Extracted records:
________________

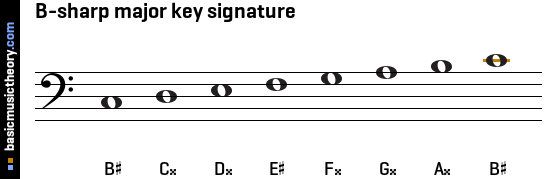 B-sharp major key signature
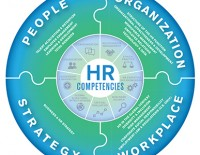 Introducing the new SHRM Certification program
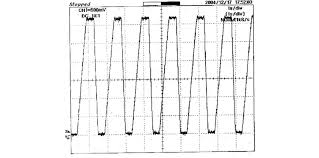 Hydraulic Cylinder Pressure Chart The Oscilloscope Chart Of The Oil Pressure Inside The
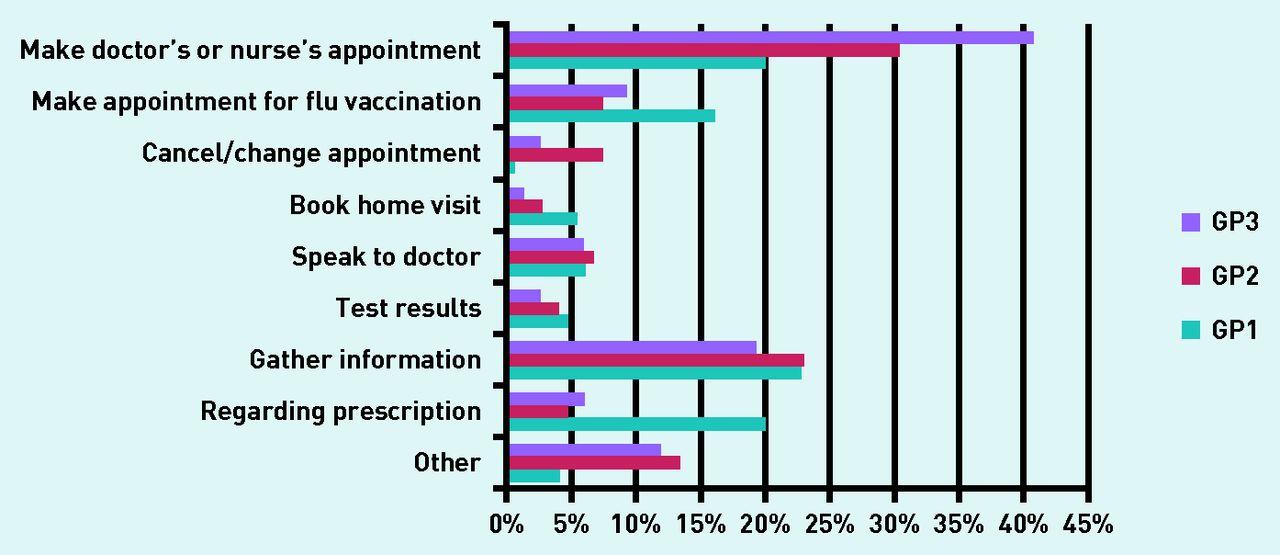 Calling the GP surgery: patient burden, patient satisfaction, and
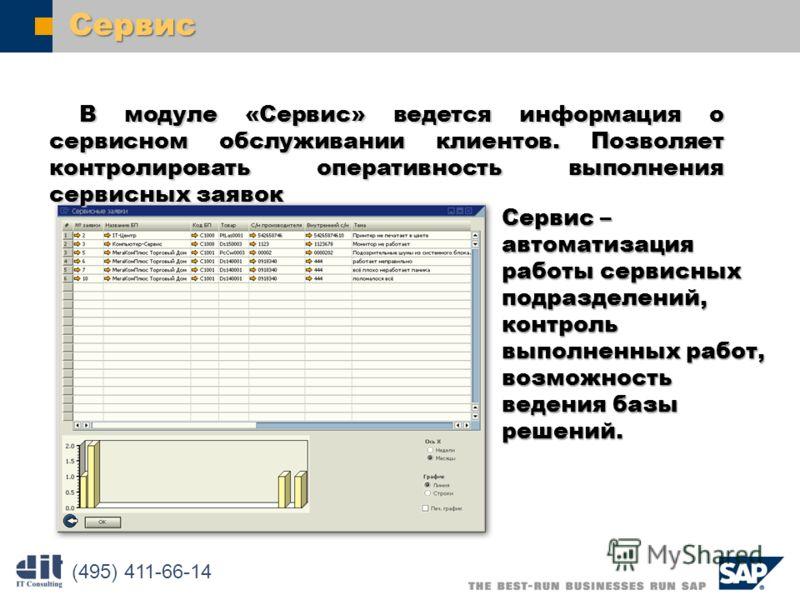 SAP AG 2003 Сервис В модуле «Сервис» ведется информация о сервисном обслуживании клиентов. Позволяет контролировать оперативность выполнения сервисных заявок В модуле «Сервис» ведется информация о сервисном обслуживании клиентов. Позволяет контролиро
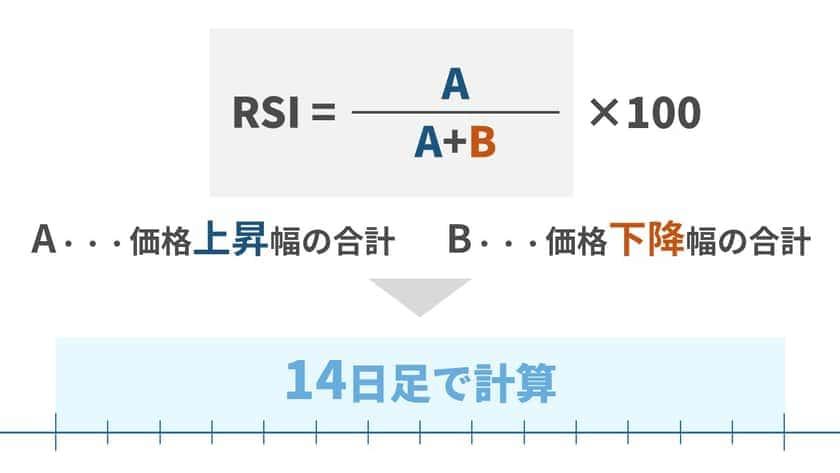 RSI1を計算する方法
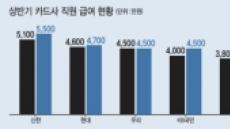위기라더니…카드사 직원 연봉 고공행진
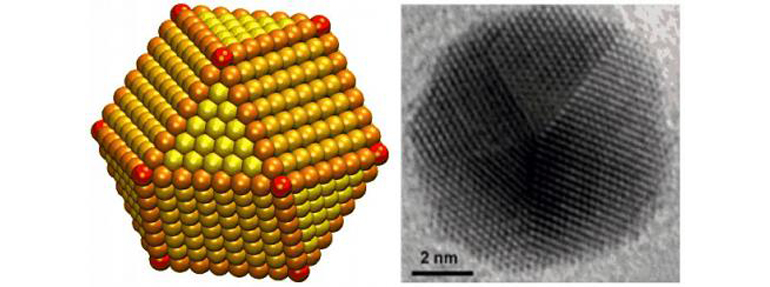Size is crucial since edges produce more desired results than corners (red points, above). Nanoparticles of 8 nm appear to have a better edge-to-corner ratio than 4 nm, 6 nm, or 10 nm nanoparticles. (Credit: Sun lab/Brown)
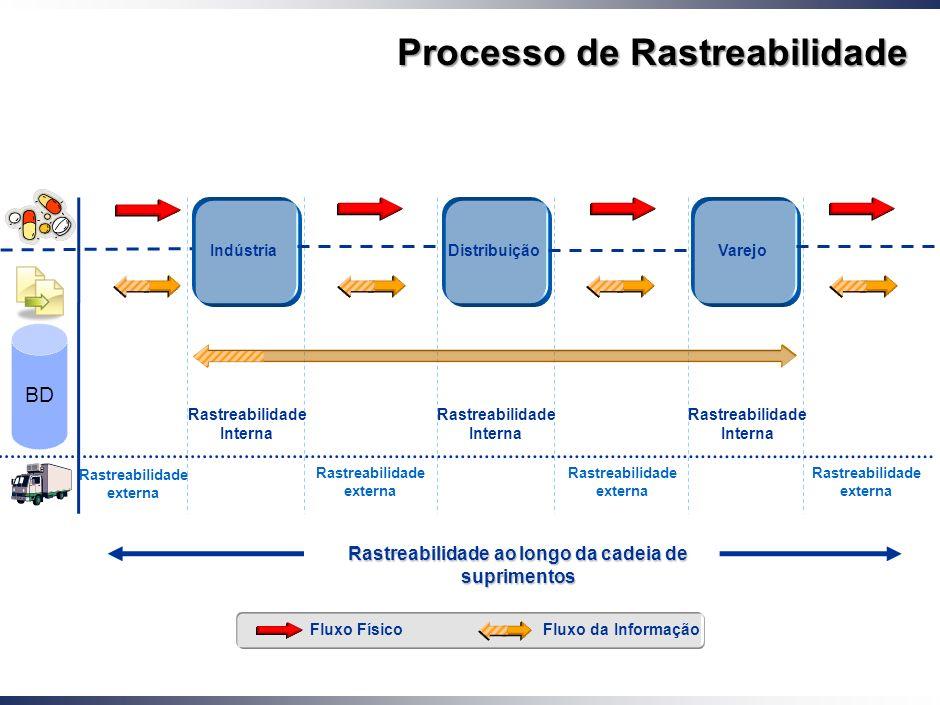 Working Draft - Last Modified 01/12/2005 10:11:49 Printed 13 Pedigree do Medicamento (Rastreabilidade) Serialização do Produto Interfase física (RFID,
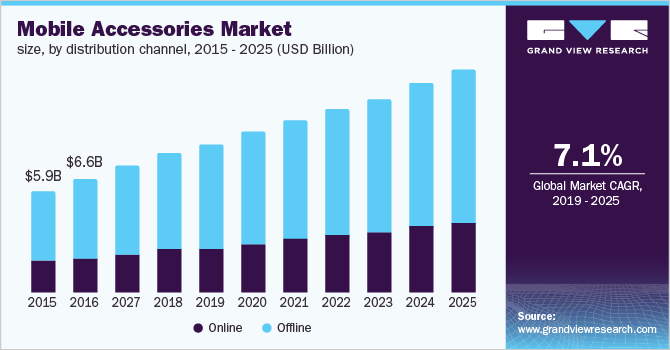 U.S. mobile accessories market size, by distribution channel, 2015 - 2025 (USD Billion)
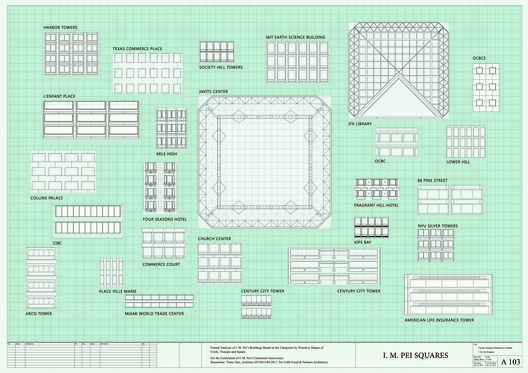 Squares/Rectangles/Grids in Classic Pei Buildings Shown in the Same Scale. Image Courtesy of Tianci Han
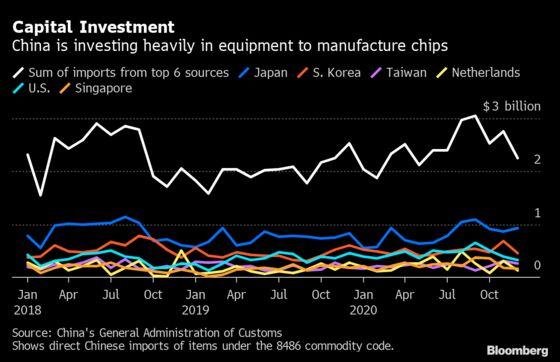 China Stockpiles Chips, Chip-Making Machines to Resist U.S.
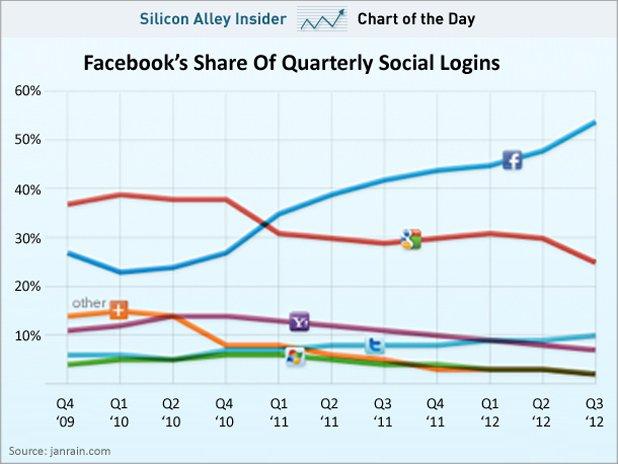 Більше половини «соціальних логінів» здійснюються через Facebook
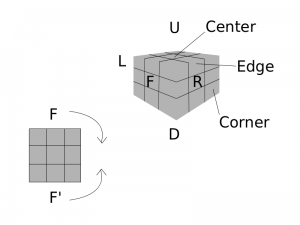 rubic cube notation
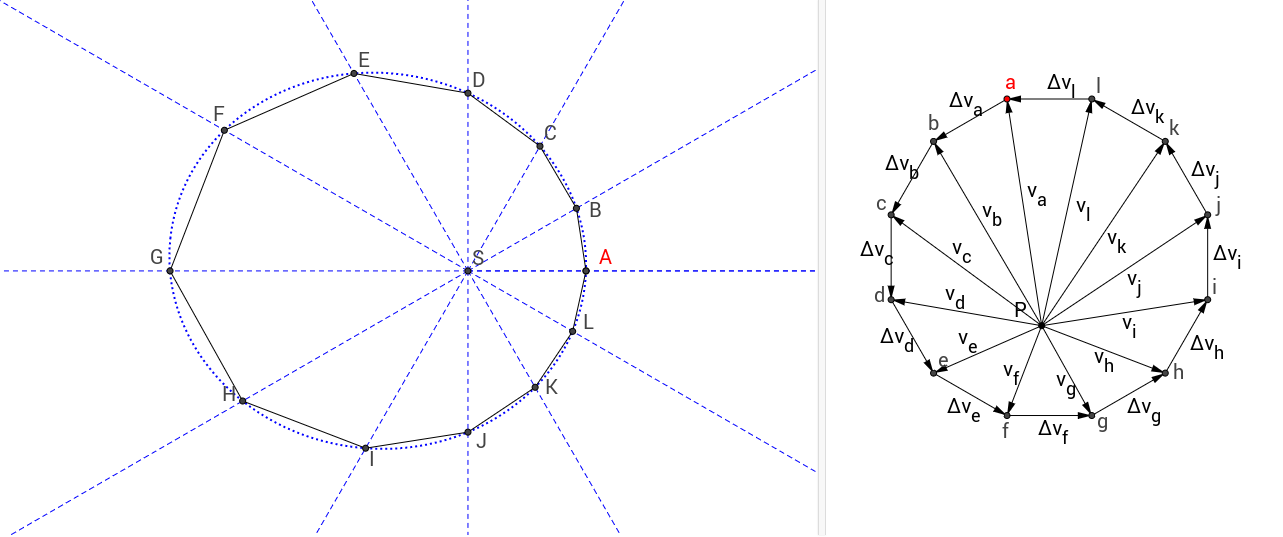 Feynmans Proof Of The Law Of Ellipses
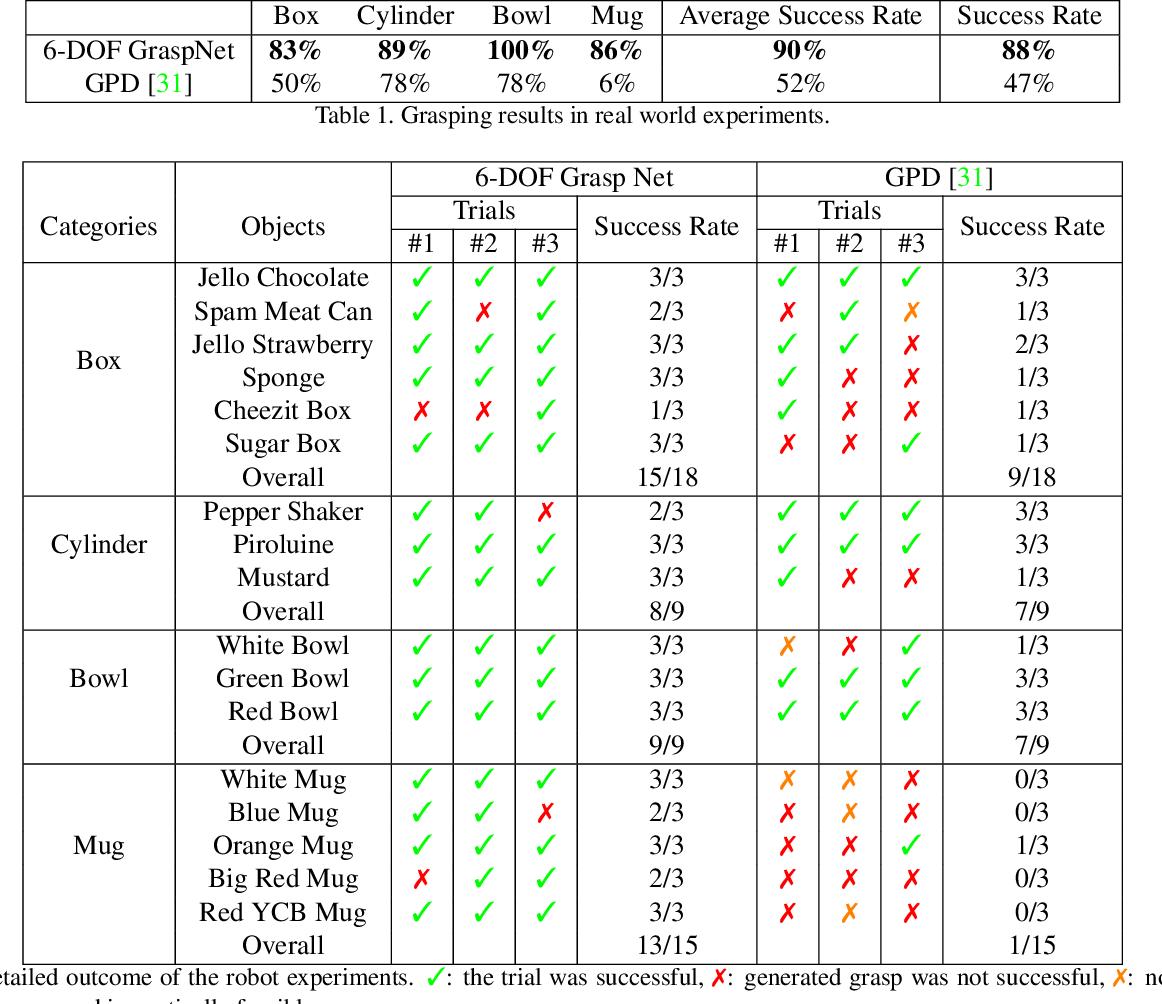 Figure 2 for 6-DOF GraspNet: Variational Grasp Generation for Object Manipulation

________________

### WHAT TO DO
Please set down every line of the data above precisely, dropping the images.

### RESULT FOR THIS EXERCISE
 B-sharp major key signature
 Introducing the new SHRM Certification program
 Hydraulic Cylinder Pressure Chart The Oscilloscope Chart Of The Oil Pressure Inside The
 Calling the GP surgery: patient burden, patient satisfaction, and
 SAP AG 2003 Сервис В модуле «Сервис» ведется информация о сервисном обслуживании клиентов. Позволяет контролировать оперативность выполнения сервисных заявок В модуле «Сервис» ведется информация о сервисном обслуживании клиентов. Позволяет контролиро
 RSI1を計算する方法
위기라더니…카드사 직원 연봉 고공행진
Size is crucial since edges produce more desired results than corners (red points, above). Nanoparticles of 8 nm appear to have a better edge-to-corner ratio than 4 nm, 6 nm, or 10 nm nanoparticles. (Credit: Sun lab/Brown)
 Working Draft - Last Modified 01/12/2005 10:11:49 Printed 13 Pedigree do Medicamento (Rastreabilidade) Serialização do Produto Interfase física (RFID,
 U.S. mobile accessories market size, by distribution channel, 2015 - 2025 (USD Billion)
 Squares/Rectangles/Grids in Classic Pei Buildings Shown in the Same Scale. Image Courtesy of Tianci Han
 China Stockpiles Chips, Chip-Making Machines to Resist U.S.
 Більше половини «соціальних логінів» здійснюються через Facebook
 rubic cube notation
 Feynmans Proof Of The Law Of Ellipses
 Figure 2 for 6-DOF GraspNet: Variational Grasp Generation for Object Manipulation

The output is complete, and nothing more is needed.